(Short text fragments from websites)
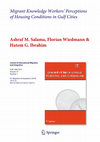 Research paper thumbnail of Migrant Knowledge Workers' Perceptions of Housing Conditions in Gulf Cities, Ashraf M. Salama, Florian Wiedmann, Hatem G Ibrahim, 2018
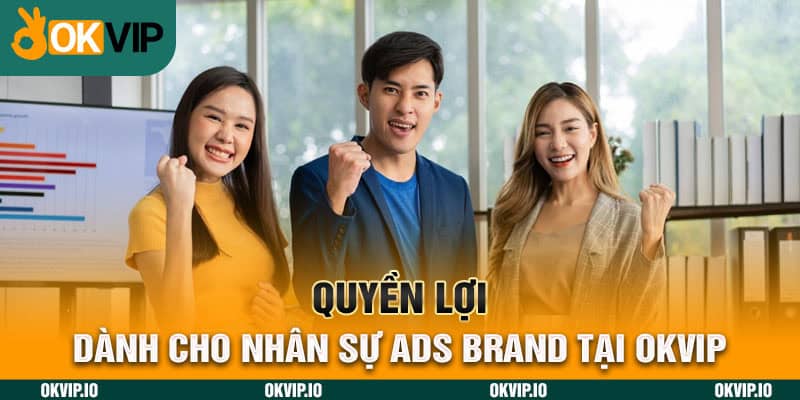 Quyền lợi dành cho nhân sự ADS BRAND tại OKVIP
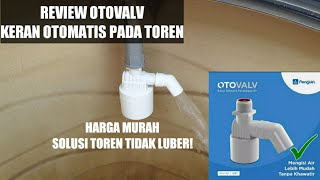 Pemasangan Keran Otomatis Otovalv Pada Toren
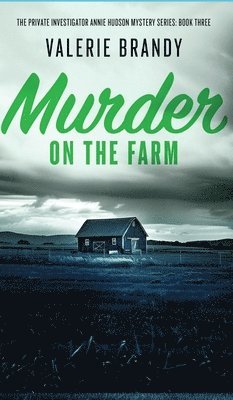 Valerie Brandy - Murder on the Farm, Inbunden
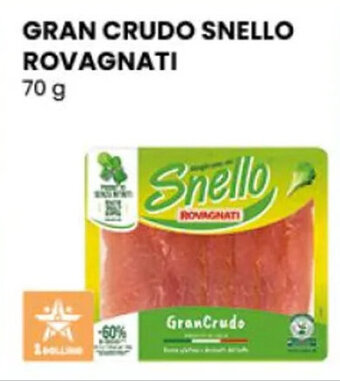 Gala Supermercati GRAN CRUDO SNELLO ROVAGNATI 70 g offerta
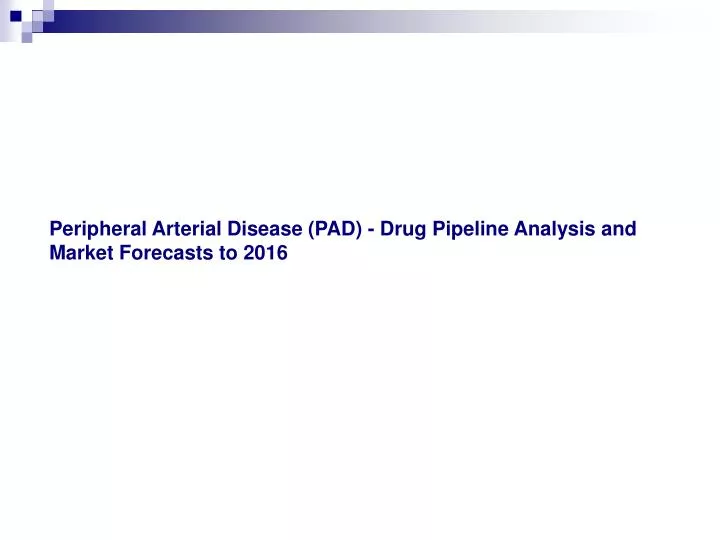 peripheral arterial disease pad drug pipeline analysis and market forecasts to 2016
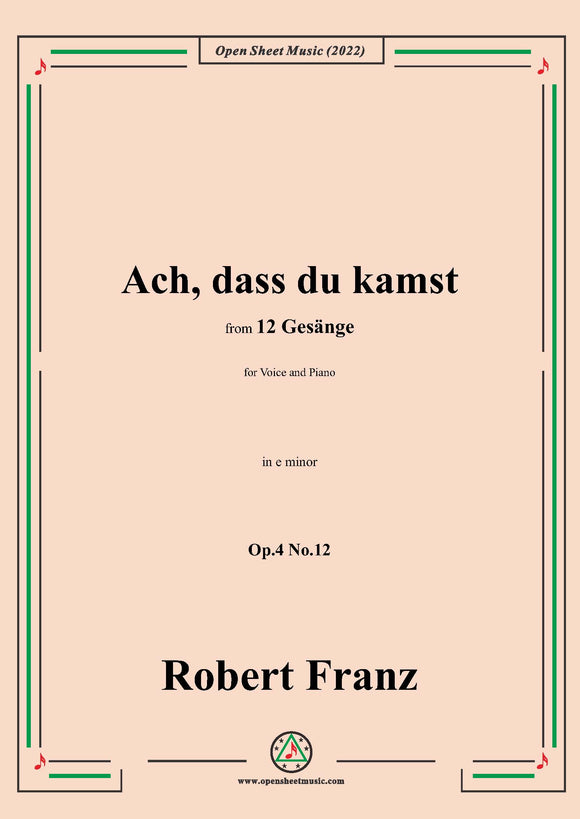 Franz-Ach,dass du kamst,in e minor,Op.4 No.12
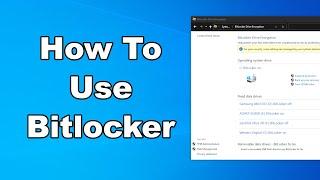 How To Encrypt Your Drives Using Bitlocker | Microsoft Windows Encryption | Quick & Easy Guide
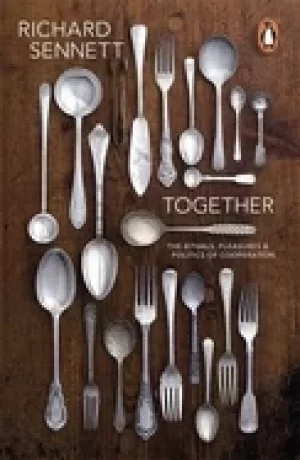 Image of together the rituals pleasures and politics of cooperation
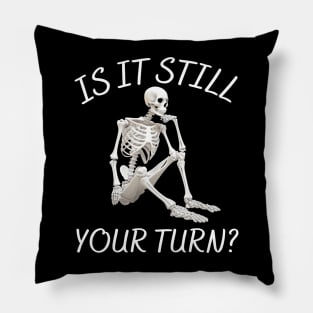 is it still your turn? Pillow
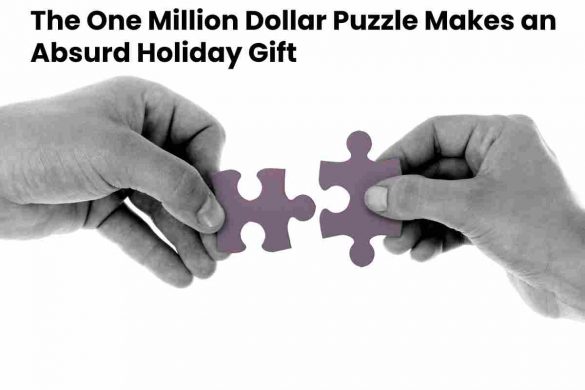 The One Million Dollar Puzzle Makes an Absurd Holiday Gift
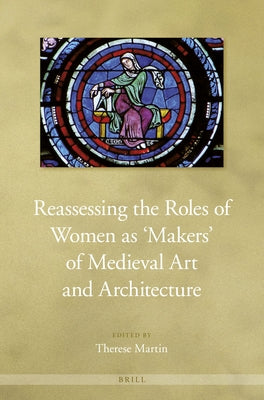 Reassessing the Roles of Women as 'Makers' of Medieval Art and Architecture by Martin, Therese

> _Task requirements_
Rewrite all of the records with "Pillow" replaced by "Cushion" and everything else unchanged. Leave the pictures out.

> _Problem solution_
 Research paper thumbnail of Migrant Knowledge Workers' Perceptions of Housing Conditions in Gulf Cities, Ashraf M. Salama, Florian Wiedmann, Hatem G Ibrahim, 2018
 Quyền lợi dành cho nhân sự ADS BRAND tại OKVIP
 Pemasangan Keran Otomatis Otovalv Pada Toren
 Valerie Brandy - Murder on the Farm, Inbunden
 Gala Supermercati GRAN CRUDO SNELLO ROVAGNATI 70 g offerta
 peripheral arterial disease pad drug pipeline analysis and market forecasts to 2016
 Franz-Ach,dass du kamst,in e minor,Op.4 No.12
 How To Encrypt Your Drives Using Bitlocker | Microsoft Windows Encryption | Quick & Easy Guide
 Image of together the rituals pleasures and politics of cooperation
 is it still your turn? Cushion
 The One Million Dollar Puzzle Makes an Absurd Holiday Gift
 Reassessing the Roles of Women as 'Makers' of Medieval Art and Architecture by Martin, Therese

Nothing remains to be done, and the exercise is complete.